Spatial relationship listing =>
• • • • • • •
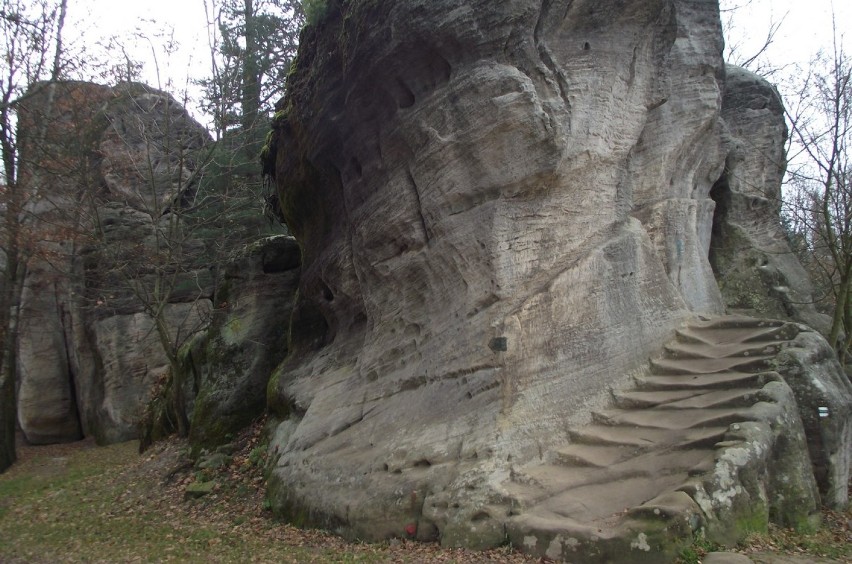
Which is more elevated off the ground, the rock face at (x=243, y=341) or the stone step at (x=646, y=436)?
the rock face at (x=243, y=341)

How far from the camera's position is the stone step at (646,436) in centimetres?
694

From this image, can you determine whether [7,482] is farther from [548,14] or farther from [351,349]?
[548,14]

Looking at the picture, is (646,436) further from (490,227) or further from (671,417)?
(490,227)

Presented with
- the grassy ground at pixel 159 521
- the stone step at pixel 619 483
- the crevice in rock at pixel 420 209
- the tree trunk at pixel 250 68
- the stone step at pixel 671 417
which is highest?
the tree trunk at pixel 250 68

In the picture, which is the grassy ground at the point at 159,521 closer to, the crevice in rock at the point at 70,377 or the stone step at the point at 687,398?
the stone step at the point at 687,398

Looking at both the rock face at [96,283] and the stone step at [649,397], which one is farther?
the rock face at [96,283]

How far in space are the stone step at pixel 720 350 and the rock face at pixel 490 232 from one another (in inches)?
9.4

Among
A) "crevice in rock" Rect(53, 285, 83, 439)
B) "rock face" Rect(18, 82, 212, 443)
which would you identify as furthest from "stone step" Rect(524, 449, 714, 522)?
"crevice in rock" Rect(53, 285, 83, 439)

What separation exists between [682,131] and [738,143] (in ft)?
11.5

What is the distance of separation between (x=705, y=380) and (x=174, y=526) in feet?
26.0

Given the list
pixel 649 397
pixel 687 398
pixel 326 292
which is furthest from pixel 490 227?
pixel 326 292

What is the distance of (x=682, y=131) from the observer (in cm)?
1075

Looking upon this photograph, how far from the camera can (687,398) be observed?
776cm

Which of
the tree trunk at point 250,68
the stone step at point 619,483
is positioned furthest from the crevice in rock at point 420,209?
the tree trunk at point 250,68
• • • • • • •
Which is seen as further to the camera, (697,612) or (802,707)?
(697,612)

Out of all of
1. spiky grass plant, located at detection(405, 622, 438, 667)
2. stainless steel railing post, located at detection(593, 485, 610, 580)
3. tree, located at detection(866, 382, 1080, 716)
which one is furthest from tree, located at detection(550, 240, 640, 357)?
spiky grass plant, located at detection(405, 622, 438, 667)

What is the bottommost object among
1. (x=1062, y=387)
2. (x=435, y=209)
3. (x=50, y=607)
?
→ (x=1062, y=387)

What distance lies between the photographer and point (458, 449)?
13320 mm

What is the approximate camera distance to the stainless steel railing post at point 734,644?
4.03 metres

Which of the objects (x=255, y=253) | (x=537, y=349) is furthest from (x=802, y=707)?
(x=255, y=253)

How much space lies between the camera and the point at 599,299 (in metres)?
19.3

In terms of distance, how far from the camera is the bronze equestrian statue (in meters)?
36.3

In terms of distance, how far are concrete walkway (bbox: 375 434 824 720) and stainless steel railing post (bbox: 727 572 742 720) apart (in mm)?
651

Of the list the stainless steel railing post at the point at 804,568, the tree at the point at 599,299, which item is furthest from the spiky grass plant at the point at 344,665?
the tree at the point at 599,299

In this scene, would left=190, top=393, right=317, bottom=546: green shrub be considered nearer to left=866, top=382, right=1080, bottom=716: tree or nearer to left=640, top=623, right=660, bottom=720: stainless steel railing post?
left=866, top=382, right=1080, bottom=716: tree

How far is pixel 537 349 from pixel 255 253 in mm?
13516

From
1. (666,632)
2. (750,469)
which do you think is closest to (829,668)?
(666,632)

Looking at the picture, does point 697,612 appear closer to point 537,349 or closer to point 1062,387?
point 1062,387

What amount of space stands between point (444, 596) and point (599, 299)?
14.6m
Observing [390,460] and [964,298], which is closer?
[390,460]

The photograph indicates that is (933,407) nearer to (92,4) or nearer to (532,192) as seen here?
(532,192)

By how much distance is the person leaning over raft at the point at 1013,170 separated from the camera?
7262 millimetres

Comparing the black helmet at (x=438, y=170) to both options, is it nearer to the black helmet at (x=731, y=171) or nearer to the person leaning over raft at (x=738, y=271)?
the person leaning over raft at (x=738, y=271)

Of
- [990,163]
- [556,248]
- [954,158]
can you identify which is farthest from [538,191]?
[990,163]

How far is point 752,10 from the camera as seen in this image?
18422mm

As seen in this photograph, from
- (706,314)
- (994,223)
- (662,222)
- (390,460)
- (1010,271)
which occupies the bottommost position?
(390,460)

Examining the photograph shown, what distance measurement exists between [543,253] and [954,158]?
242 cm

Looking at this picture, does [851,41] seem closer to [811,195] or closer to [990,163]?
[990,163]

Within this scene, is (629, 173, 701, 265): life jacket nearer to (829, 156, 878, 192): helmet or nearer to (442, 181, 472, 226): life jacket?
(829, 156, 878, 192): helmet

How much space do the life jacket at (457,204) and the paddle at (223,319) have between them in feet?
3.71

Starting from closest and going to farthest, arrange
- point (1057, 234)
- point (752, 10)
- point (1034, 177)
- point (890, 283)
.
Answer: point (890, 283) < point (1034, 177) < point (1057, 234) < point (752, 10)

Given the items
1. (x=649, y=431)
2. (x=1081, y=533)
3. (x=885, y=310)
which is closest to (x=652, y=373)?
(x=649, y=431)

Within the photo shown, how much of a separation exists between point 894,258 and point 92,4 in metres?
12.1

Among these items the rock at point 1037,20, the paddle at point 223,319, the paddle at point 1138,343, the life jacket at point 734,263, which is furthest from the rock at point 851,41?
• • • • • • •
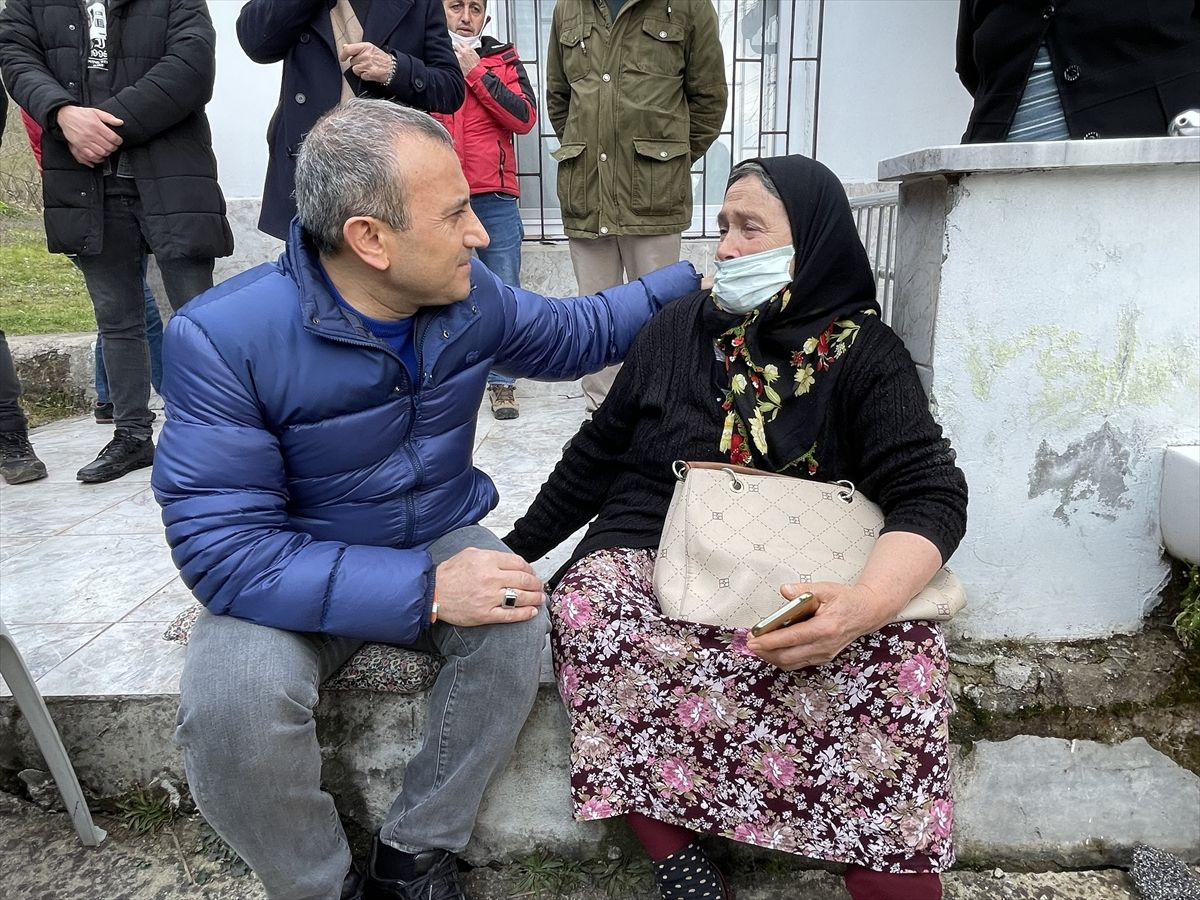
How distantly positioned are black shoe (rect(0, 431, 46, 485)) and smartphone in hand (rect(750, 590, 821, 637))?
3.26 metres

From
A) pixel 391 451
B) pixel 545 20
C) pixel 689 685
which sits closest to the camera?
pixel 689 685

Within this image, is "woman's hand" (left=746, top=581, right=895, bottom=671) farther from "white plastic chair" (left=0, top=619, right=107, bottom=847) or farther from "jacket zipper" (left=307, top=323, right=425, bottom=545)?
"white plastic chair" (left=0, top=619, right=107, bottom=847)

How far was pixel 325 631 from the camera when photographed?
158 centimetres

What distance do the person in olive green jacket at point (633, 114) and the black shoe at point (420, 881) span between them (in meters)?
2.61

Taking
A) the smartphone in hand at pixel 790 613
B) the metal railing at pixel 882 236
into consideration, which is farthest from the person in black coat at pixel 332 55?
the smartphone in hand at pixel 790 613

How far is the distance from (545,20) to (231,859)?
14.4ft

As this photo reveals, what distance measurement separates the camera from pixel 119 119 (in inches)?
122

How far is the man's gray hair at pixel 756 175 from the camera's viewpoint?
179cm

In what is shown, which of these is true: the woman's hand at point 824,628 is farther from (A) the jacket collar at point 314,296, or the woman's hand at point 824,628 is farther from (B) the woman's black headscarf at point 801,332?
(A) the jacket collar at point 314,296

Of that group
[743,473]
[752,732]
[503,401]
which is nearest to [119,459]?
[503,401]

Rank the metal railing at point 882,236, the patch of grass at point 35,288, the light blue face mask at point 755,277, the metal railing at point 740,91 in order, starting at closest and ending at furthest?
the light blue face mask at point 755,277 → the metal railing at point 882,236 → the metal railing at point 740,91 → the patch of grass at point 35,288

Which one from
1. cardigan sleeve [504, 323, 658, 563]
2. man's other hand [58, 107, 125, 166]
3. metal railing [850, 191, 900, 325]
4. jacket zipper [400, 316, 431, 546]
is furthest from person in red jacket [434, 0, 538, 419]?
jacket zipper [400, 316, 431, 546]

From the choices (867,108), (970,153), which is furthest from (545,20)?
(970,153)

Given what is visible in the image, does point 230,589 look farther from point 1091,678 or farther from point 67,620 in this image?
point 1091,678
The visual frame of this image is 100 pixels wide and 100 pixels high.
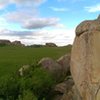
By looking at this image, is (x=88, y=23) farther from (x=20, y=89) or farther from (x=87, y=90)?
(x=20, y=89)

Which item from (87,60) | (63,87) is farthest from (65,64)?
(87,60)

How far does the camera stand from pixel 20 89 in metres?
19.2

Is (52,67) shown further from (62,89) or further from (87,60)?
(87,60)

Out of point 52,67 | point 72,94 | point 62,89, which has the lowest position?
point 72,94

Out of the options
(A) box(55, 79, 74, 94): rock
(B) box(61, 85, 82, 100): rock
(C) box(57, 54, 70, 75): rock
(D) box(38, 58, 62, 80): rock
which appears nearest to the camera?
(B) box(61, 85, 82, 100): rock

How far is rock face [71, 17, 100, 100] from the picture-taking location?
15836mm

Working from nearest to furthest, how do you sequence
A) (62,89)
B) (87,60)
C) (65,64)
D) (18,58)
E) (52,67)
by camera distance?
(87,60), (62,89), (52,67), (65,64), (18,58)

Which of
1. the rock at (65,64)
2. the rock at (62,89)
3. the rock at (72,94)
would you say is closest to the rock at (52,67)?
• • • • • • •
WORK TO COMPLETE =>
Count the lines in the listing above that contain the string "inches", treating uppercase and lowercase as different. Give only the number.

RESPONSE =>
2